Can you explain the difference? What is a "namespace binding"? When accessing a variable's value, the interpreter's code sure looks like it treats the variable name as the name of a storage location.

> Passing a variable to a function means passing a particular namespace binding

"Passing a variable to a function" is not a thing. Passing a value to a function means passing a pointer to that value. This is the same for "foo(some_var)" and "foo(1)". Since "1" is presumably not a "namespace binding", you seem to suggest that there are different parameter passing mechanisms for these cases. There aren't.



Every value in Python is a reference to an object. All function parameters are such values that are passed as they are. You get the same references to objects that the caller passed.

We could call this "passing references to objects by value."


That's a long form of what I most often hear: "pass by value of reference"

But in any case, that's the point that made me go wtf while reading through as well.

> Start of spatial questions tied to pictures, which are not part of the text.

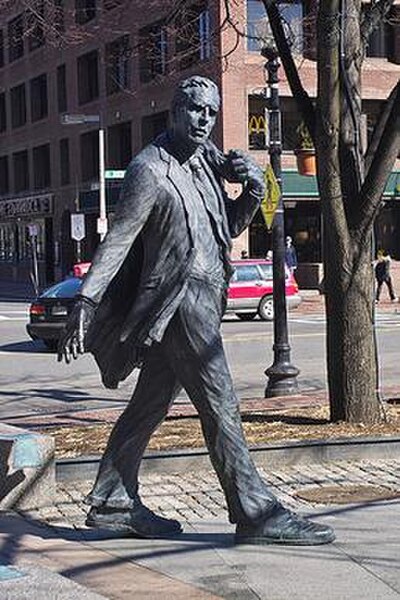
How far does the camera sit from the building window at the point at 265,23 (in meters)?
13.8

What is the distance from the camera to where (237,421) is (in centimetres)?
566

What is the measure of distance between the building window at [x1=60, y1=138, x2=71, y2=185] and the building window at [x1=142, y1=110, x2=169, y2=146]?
30.1ft

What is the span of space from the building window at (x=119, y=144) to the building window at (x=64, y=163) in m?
5.47

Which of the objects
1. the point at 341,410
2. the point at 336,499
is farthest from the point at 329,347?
the point at 336,499

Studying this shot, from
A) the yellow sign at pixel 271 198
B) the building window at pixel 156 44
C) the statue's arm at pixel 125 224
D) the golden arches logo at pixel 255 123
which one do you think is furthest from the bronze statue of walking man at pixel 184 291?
the golden arches logo at pixel 255 123

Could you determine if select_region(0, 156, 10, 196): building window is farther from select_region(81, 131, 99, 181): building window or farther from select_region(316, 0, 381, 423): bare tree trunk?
select_region(316, 0, 381, 423): bare tree trunk

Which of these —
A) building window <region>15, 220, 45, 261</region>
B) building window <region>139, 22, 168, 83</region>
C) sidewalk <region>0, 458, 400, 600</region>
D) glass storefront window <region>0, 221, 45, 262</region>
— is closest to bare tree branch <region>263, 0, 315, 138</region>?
building window <region>139, 22, 168, 83</region>

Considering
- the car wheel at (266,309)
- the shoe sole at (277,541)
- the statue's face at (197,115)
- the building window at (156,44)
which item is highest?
the building window at (156,44)

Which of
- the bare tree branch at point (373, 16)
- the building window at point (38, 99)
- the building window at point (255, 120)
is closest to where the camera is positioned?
the bare tree branch at point (373, 16)

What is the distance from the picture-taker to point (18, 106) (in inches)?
2347

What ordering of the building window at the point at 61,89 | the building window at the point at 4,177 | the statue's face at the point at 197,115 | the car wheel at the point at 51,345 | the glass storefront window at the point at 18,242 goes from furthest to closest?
the building window at the point at 4,177 < the glass storefront window at the point at 18,242 < the building window at the point at 61,89 < the car wheel at the point at 51,345 < the statue's face at the point at 197,115

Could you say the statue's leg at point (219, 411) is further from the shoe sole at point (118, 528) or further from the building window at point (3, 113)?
the building window at point (3, 113)

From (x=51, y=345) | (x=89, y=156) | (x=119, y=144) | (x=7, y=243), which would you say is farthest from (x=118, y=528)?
(x=7, y=243)

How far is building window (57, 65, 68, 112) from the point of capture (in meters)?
52.2
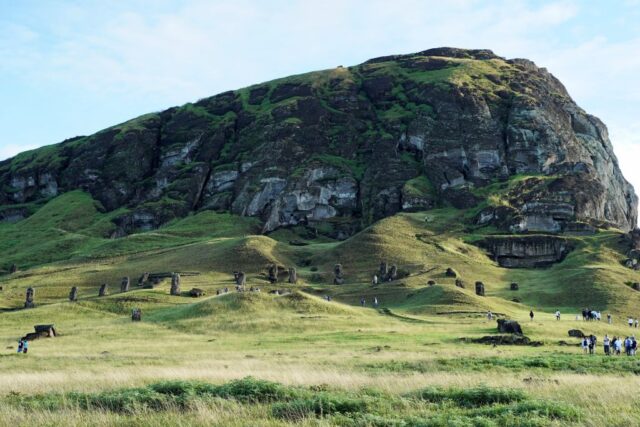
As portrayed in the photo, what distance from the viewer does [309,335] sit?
5931 cm

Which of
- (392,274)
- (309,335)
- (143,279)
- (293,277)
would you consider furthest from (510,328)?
(143,279)

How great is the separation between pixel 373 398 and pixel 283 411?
277cm

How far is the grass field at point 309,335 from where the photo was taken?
642 inches

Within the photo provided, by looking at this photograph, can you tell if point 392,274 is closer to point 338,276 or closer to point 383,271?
point 383,271

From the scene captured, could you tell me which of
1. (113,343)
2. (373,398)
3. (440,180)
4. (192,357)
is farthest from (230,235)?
(373,398)

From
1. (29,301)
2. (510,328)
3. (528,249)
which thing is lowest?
(510,328)

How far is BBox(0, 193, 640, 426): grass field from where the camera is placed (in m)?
16.3

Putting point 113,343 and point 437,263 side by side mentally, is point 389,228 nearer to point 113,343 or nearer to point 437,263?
point 437,263

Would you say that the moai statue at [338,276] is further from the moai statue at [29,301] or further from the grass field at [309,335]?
the moai statue at [29,301]

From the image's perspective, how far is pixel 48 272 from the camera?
129 meters

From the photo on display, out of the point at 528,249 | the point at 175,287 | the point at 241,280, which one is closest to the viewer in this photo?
the point at 175,287

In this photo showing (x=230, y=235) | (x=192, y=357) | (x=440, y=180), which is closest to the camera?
(x=192, y=357)

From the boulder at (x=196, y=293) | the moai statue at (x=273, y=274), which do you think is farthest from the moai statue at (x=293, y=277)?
the boulder at (x=196, y=293)

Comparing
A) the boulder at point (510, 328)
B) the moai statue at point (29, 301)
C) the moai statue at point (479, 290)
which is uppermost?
the moai statue at point (29, 301)
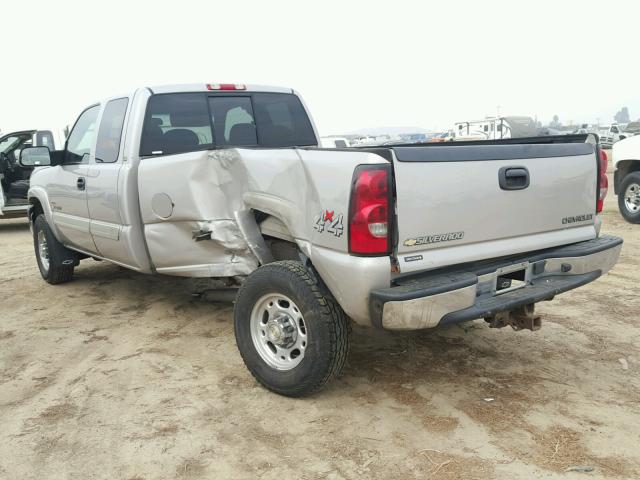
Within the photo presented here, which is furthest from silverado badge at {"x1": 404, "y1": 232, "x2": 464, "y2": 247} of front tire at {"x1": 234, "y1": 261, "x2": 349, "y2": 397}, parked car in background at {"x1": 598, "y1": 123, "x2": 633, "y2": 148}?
parked car in background at {"x1": 598, "y1": 123, "x2": 633, "y2": 148}

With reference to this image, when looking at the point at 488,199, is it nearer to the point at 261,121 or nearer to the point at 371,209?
the point at 371,209

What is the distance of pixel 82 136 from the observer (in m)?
5.65

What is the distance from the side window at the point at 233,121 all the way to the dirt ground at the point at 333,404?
62.6 inches

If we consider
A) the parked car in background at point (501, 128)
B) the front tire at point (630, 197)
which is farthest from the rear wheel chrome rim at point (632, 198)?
the parked car in background at point (501, 128)

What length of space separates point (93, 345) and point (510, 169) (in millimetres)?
3417

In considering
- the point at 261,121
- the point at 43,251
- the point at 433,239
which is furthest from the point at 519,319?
the point at 43,251

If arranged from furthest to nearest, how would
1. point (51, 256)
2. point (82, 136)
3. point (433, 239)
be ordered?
point (51, 256) → point (82, 136) → point (433, 239)

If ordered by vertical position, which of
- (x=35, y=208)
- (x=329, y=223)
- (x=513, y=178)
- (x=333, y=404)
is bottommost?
(x=333, y=404)

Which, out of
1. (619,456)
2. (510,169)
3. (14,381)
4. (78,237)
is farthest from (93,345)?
(619,456)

Whatever you want to call it, it's the same as what C (when not passing pointers), Java, PHP, Javascript, and many many other languages use.

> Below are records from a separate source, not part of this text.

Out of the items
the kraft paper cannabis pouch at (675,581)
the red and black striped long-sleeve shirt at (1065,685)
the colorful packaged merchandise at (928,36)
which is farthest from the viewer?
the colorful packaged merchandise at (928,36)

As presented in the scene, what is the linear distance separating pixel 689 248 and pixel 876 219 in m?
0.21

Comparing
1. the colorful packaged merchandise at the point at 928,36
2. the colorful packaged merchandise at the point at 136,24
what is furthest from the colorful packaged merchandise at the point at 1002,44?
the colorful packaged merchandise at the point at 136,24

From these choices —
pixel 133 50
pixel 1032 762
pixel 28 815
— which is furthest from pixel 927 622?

Which is why it's so frustrating we don't have a good, easily-understood/well-known name for it.


Over the years, I have found this article to be useful: http://effbot.org/zone/call-by-object.htm


> What is a "namespace binding"?

An entry in a Python dictionary that is the namespace for the current scope.

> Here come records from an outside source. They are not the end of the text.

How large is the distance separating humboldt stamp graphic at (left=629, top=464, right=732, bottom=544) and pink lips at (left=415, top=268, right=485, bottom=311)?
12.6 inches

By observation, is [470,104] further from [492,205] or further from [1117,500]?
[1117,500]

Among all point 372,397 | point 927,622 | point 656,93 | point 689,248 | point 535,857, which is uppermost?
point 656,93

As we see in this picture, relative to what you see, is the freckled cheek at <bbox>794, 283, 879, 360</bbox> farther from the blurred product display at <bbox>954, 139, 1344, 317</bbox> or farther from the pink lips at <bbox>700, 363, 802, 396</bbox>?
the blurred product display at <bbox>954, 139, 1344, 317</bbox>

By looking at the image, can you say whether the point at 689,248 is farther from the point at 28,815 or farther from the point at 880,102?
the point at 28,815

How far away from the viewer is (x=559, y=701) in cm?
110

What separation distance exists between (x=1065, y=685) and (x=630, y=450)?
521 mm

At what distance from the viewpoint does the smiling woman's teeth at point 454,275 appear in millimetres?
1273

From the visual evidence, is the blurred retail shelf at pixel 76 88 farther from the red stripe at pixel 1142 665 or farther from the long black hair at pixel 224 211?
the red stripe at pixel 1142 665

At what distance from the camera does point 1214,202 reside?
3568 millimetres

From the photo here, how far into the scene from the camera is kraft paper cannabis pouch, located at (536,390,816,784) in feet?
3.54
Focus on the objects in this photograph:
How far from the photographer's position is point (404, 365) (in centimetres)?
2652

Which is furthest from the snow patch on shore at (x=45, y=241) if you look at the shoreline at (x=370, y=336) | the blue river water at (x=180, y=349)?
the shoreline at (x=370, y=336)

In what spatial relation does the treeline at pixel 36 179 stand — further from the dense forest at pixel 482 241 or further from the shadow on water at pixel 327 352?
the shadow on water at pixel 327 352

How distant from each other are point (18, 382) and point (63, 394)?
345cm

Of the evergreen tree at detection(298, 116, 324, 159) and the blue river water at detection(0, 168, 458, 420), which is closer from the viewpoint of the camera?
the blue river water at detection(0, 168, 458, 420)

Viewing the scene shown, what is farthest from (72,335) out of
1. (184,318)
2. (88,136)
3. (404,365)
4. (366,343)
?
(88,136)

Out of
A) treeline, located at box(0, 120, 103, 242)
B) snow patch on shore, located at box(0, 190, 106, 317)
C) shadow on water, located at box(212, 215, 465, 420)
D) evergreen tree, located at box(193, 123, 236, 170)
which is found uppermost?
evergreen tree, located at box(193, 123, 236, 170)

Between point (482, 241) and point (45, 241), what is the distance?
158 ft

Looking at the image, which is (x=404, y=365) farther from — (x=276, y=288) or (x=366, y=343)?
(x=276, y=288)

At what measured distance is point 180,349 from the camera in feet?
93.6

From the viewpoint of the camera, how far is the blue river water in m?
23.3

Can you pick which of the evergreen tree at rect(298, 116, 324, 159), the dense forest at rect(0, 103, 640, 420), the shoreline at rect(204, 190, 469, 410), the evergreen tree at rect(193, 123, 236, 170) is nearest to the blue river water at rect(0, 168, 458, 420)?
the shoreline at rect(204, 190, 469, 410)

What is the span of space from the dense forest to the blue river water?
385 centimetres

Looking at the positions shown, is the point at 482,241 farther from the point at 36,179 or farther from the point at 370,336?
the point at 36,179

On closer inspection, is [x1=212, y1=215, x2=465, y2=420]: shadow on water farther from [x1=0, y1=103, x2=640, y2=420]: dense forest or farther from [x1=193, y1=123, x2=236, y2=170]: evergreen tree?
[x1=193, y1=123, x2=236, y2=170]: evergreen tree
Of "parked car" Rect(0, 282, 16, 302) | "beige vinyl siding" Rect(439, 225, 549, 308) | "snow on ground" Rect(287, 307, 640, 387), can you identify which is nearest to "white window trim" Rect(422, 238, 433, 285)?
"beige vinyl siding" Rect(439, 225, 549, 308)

For example, to repeat a response I gave to someone else upthread, compare a variable assignment in C and Python.

In C:

  int i = 17;
Means "set aside one int's worth of storage and fill it with the bit pattern for the number 17".

In Python:

  i = 17
means "create an int object with the value 17 and bind it in the current namespace dictionary to the name i".


In other words, the latter means "set aside one pointer's worth of storage and fill it with the bit pattern for the pointer pointing to the value 17 (which you may have to create first)". Variables have values. In C those values may be ints, floats, pointers, whatnot. In Python (at the implementation level) those values are pointers to objects.


> In other words, the latter means "set aside one pointer's worth of storage

Set aside one pointer's worth of storage on the heap, yes; not on the stack or in the program's data segment, which is what the C statement I gave does.

> and fill it with the bit pattern for the pointer pointing to the value 17 (which you may have to create first)"

Which has no analogue whatever in the C version.

Also, you completely left out the part about creating an entry in the namespace dictionary, which also has no analogue whatever in the C version, and which involves additional memory allocations.


> not on the stack

Except for locals. (Well, OK, the Python stack is reified in the heap, but local variables are translated into small integer indices into the stack frame.)

> an entry in the namespace dictionary

Except for locals, which do not involve memory allocations or dictionary lookups.

Anyway, we're getting farther and farther away from the topic, which was that Python argument passing is no different from any other language in which everything is an object.


> Except for locals.

I meant the C stack, not the Python stack. At the C level all Python objects are allocated on the heap (except for some of the singletons like None which are statically allocated by the interpreter). (The fact that I used the term "heap" indicates that I was talking about the C level, since there is no "heap" at the Python level.)

> Python argument passing is no different from any other language in which everything is an object.

I disagree, since again you have left out the namespace binding step completely.


Here are pictures that explain the difference between variables as named boxes and names in Python https://david.goodger.org/projects/pycon/2007/idiomatic/hand...


That's a nice explanation for BASIC programmers, but for anyone who has ever programmed in some other programming language than BASIC, it should not come as a surprise that named boxes can store pointer values. As they do in Python. They literally store C pointers of type (PyObject *).


Python is not C. There are no pointers in Python.

I have no idea why would you mention BASIC here.